My try: In fact, we have to show that the order of $t$ is $2^n-1$. Due to 
 $2^{2n}-1=(2^n-1)\,(2^n+1)$, it is sufficient to prove that  $t^{2^n-1}=1$. From the Newton's identities, we can write $t$ as follows
$$
t=s^{2^n}+e_1\, s^{2^n-1}++e_2\, s^{2^n-2}+\cdots + e_{2^n-1}\, s
$$
From the relation between $p_k$ and $e_k$ by Newton's identities, we obtain $e_i=0$ for $1\leq i \leq 2^n-2$ and $e_{2^n-1}=1$ which results that 
$$
t=s^{2^n}+s=s(s^{2^n-1}+1)\, \Rightarrow \, t^{2^n-1}=s^{2^n-1}(s^{2^n-1}+1)^{2^n-1}
$$
In addition, by Lucas theorem we obtain ${{2^n-1}\choose j}=1$ for $1\leq j \leq 2^n-1$, since the binary form of $2^n-1$ is $(11\cdots1)$. So we get
$$
t^{2^n-1}=s^{(2^n-1)(2^n)}+s^{(2^n-1)(2^n-1)}+\cdots + s^{(2^n-1)(2)}+s^{(2^n-1)}
$$
Therefore, we can conclude that( we add $1+1$ to the above equation)
$$
t^{2^n-1}=\frac{s^{2^{2n}-1}+1}{s^{2^n-1}+1}+1=\frac{1+1}{s^{2^n-1}+1}+1=1.
$$
Is my proof correct and I appreciate to suggest an easy proof.
Thanks for any suggestions. 
Edit: By the nice answer of @Jyrki Lahtonen, the tag is improved. 
 A: Your proof looks ok to me. 
I might go about this task as follows (just the first idea that occured to me).
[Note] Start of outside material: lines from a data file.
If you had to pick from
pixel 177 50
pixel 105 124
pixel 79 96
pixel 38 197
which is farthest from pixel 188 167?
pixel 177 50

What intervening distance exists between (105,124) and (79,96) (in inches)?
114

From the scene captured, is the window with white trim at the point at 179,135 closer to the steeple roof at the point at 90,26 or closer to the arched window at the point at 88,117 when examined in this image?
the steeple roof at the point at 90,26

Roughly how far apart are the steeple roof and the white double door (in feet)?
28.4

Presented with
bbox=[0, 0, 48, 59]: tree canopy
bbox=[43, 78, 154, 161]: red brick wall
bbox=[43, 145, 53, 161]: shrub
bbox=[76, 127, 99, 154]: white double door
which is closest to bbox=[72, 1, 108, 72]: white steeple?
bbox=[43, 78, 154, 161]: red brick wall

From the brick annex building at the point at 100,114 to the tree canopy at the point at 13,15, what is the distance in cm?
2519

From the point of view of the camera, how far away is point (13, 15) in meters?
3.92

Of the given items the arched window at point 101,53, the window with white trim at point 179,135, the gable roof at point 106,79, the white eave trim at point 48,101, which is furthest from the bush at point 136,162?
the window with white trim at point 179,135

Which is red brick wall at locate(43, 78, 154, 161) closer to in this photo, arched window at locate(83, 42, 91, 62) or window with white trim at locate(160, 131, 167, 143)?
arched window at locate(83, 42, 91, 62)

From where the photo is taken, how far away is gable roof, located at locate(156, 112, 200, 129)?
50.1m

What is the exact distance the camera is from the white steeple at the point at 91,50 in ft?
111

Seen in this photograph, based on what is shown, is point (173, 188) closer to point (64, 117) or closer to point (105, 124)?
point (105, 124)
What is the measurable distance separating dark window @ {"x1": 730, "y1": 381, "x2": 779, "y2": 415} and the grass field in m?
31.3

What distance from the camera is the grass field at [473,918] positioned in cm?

Let $F=GF(2^n)$ be the prescribed subfield of $G$. It is well known (from a standard proof of uniqueness of a finite field of a given cardinality) that the elements of $F$ are exactly the zeros of $P(x)=x^{2^n}-x$, all simple. In other words
$$P(x)=x^{2^n}-x=\prod_{z\in F}(x-z).$$
Below I will replace all those minus signs with plus signs because we are in characteristic two!
Your element $r$ is a generator of the multiplicative group $F^*$. Therefore we can rewrite the above factorization as
$$
P(x)=x^{2^n}+x=x\prod_{i=0}^{2^n-2}(x+r^i).
$$
From this we see immediately that
$$
t=s\prod_{i=0}^{2^n-2}(s+r^i)=P(s)=s^{2^n}+s.
$$
No need for Newton's identities here!
Because $s\notin F$ we know that $t=P(s)\neq0$. On the other hand $s\in G$, so
$s^{2^{2n}}=s$. Therefore
$$
P(t)=t^{2^n}+t=(s^{2^n}+s)^{2^n}+(s^{2^n}+s)=s^{2^{2n}}+s^{2^n}+s^{2^n}+s=0.
$$
So we have shown that $t$ is a non-zero element of the subfield $F$, i.e., a power of $r$.

Basically this was about the Galois theory of the extension $G/F$. Here the only non-trivial automorphism if $\sigma(z)=z^{2^n}$, and this is of order two. In this case $P(z)$ is the so called relative trace $P(z)=\sigma(z)+z=tr^G_F(z)$.